## Task material
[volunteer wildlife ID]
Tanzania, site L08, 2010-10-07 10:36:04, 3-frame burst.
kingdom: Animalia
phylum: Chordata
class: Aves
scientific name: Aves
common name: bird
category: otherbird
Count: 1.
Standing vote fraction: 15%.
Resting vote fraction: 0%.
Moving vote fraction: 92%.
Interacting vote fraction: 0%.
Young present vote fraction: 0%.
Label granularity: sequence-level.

## Instructions to follow
Starting at the line that contains "scientific name: Aves", output every remaining line of the data exactly, and stop after the last one.

## Reply to the exercise
scientific name: Aves
common name: bird
category: otherbird
Count: 1.
Standing vote fraction: 15%.
Resting vote fraction: 0%.
Moving vote fraction: 92%.
Interacting vote fraction: 0%.
Young present vote fraction: 0%.
Label granularity: sequence-level.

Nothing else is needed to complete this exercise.